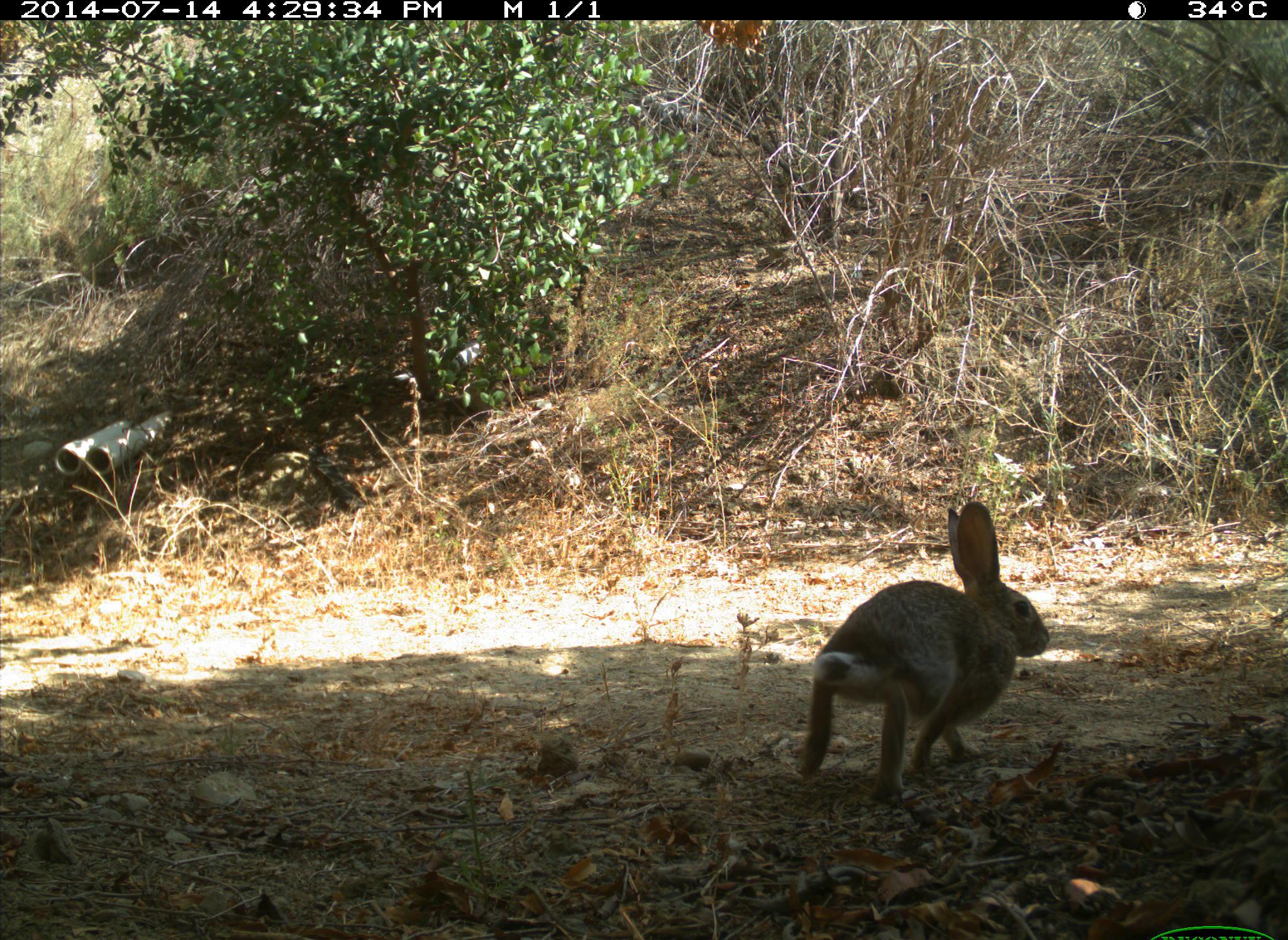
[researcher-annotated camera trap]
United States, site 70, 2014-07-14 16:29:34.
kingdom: Animalia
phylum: Chordata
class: Mammalia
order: Lagomorpha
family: Leporidae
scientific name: Leporidae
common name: rabbits and hares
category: rabbit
Rabbit (rabbits and hares) (Leporidae).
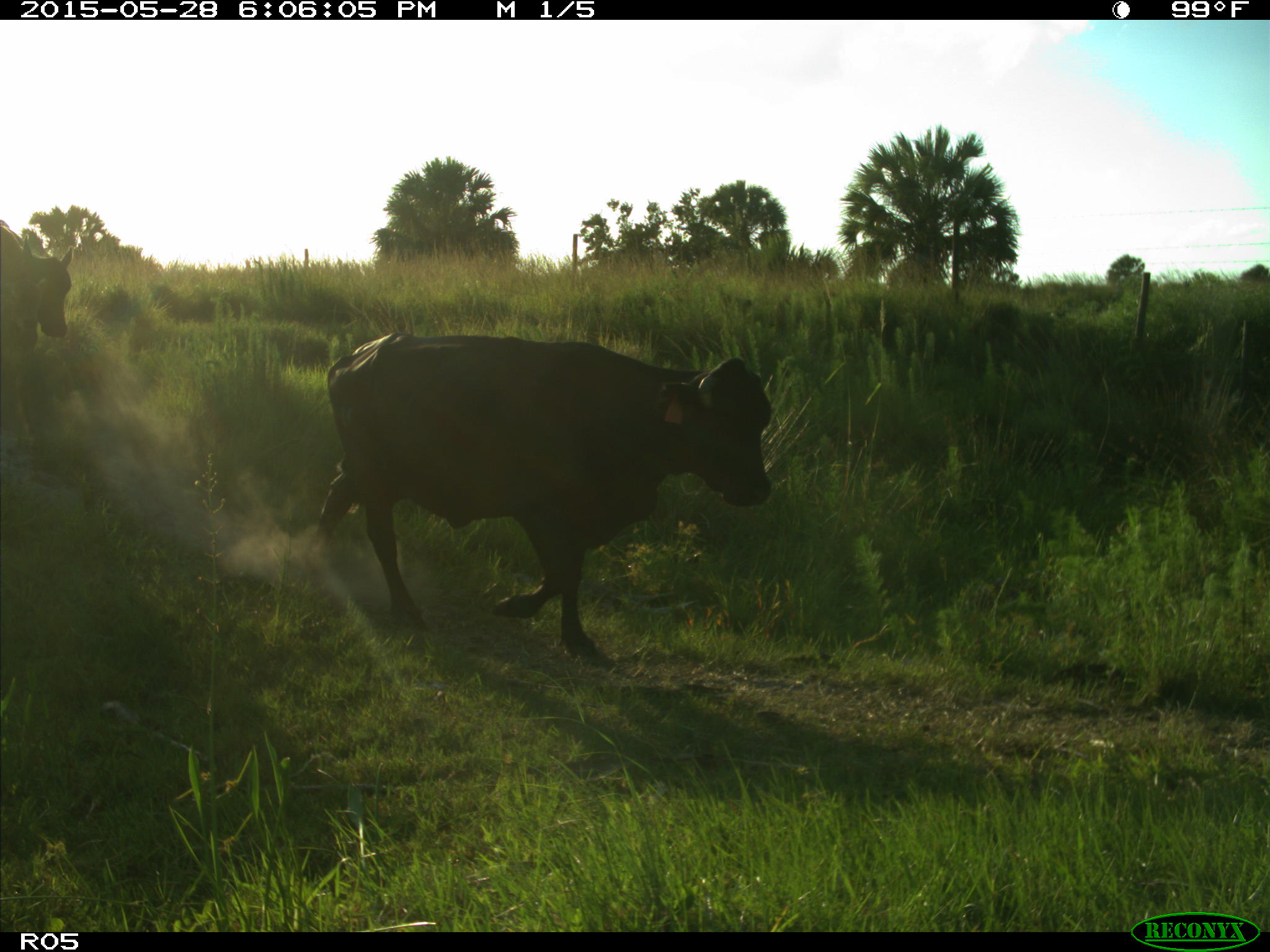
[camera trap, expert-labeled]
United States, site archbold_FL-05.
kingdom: Animalia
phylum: Chordata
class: Mammalia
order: Artiodactyla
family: Bovidae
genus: Bos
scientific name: Bos taurus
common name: domestic cow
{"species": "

**Activity**
Transcribe exactly the lines that run from the first line of the records above through the line with "family: Bovidae", and include both of those lines; pictures stay out.

**Output of the task**
[researcher-annotated camera trap]
United States, site 70, 2014-07-14 16:29:34.
kingdom: Animalia
phylum: Chordata
class: Mammalia
order: Lagomorpha
family: Leporidae
scientific name: Leporidae
common name: rabbits and hares
category: rabbit
Rabbit (rabbits and hares) (Leporidae).
[camera trap, expert-labeled]
United States, site archbold_FL-05.
kingdom: Animalia
phylum: Chordata
class: Mammalia
order: Artiodactyla
family: Bovidae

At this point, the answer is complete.